Recent events in Australasia show how confused we are about religion and Christianity. First, the terror attack in Christchurch caused an outpouring of compassion. Rightly, we cried, we prayed, we laid flowers, we reached out. And so we should have. We even put on hijabs and joined in Muslim calls to prayer (although some Christians were uncomfortable with this).
Then, Israel Folau dared to say on social media what Christianity has always believed, even if clumsily and inappropriately in my view: that those who are sinners who refuse to repent will not be included in God’s world to come. This is indeed what Islam believes, through the lens of faith in Allah and Mohamad as his prophet. This is what Christians believe based on our view that Jesus is Savior and Lord. Yet, our society turns from approval to condemnation. We cry foul! Much umbrage is taken. Then, Notre Dame burned down. It is a tragedy, absolutely. We should be grieved. Yet, remember that this is a building built by people who believe what Israel Folau believes.
There are ironies everywhere in this. How is it that we can be so grieved about a shooting and a building (which we should be), and yet hang this young man out to dry for daring to express the views held in those buildings where these tragedies occurred.

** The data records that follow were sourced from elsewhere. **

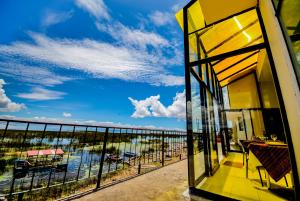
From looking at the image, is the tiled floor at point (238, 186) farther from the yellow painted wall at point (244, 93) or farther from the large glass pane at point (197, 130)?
the yellow painted wall at point (244, 93)

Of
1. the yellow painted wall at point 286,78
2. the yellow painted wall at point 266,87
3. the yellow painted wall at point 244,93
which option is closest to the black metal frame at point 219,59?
the yellow painted wall at point 286,78

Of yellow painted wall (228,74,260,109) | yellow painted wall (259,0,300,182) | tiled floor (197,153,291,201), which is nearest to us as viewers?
yellow painted wall (259,0,300,182)

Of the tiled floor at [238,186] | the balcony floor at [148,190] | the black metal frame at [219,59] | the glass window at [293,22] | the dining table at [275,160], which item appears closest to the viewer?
the glass window at [293,22]

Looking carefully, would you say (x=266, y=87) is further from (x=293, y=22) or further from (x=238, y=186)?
(x=293, y=22)

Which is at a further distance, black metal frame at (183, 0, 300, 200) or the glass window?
black metal frame at (183, 0, 300, 200)

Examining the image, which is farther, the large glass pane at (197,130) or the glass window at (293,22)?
the large glass pane at (197,130)

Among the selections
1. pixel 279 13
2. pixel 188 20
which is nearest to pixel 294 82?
pixel 279 13

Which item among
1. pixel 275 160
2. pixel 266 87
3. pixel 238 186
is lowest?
pixel 238 186

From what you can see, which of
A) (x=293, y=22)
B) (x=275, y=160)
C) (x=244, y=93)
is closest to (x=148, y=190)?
(x=275, y=160)

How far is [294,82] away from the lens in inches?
60.9

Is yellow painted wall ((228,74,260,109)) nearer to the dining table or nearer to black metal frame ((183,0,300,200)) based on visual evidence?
black metal frame ((183,0,300,200))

Can we really have it both ways?
The truth is we tolerate Christianity and religion if it tows the line, shows love and mercy and never expresses its full theology. We love its cathedrals (one can think of the public furore over the Christchurch cathedral). We love its works of service (the Salvation Army and so on). In fact, our societies ideology is to a large degree based on its premises. But we are so selective. We have picked the bones off its carcass and woe-betide the person that dares to tell the world around the full story. If someone dares to speak publicly concerning its belief system, we are up at arms. Irony! We are indeed completely confused about religion and Christianity. On the one hand, we embrace it and reach out with compassion to its people. Yet, we condemn their beliefs when one dares to say it publicly. Our confusion and duplicity is palpable.